Demenz ist eine immer häufiger auftretende Erkrankung, der Einfluss der Ernährung ist bisher noch nicht eindeutig geklärt. Vor allem in asiatischen Ländern ist der Einsatz des Gewürzes weit verbreitet: In einigen Regionen Chinas konsumieren fast ein Drittel aller Erwachsenen täglich scharfe Gerichte, aber auch in europäischen Ländern findet das scharfe Gewürz Verwendung.

Nicht nur die Ernährung, auch die Einnahme bestimmter Medikamente steht im Verdacht das Demenz-Risiko zu erhöhen: Eine britische Fall-Kontrollstudie gab Hinweise darauf, dass die langfristige Einnahme von Anticholinergika ebenfalls das Risiko steigern könnte.

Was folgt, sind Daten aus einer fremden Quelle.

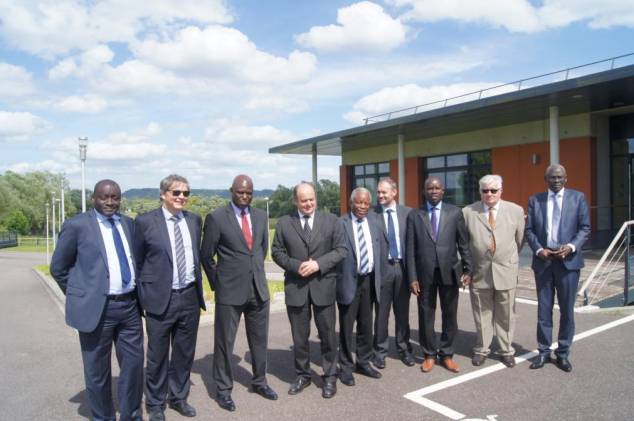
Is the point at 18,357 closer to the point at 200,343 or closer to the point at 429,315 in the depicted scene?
the point at 200,343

Ein starker Hinweis auf den Zusammenhang liefert die Dosis-Wirkungsbeziehung: Mit steigernder Dosis und Einnahmezeit nahm die Zahl an entwickelten Demenzen zu: Während die Anzahl nach 90 standartisierten Tagesdosen (TSDD) noch deutlich geringer war, stieg sie nach mehr als 1095 TSDD – also einer Behandlungszeit von mehr als drei Jahren – deutlich an.

Bei einer Demenzerkrankung, werden nach und nach Nervenzellen im Gehirn zerstört, was zu einem Verlust der geistigen Fähigkeiten führt. Die Ursachen sind bis heute nicht vollständig geklärt. Das macht eine gezielte Prävention von Demenzerkrankungen besonders schwierig. Einige Faktoren können jedoch das Risiko mindern, an Demenz zu erkranken: Gesunde Ernährung, regelmäßige Bewegung, niedrige Cholesterinspiegel und ein gut eingestellter Blutdruck sind Faktoren, die selbst beeinflusst werden können und eine gute Basis liefern, nicht an Demenz zu erkranken. Ein ganz natürlicher Vorgang ist hingegen die Abnahme der Fähigkeit zur Bildung neuer Verknüpfungen zwischen den Nervenzellen mit zunehmendem Alter.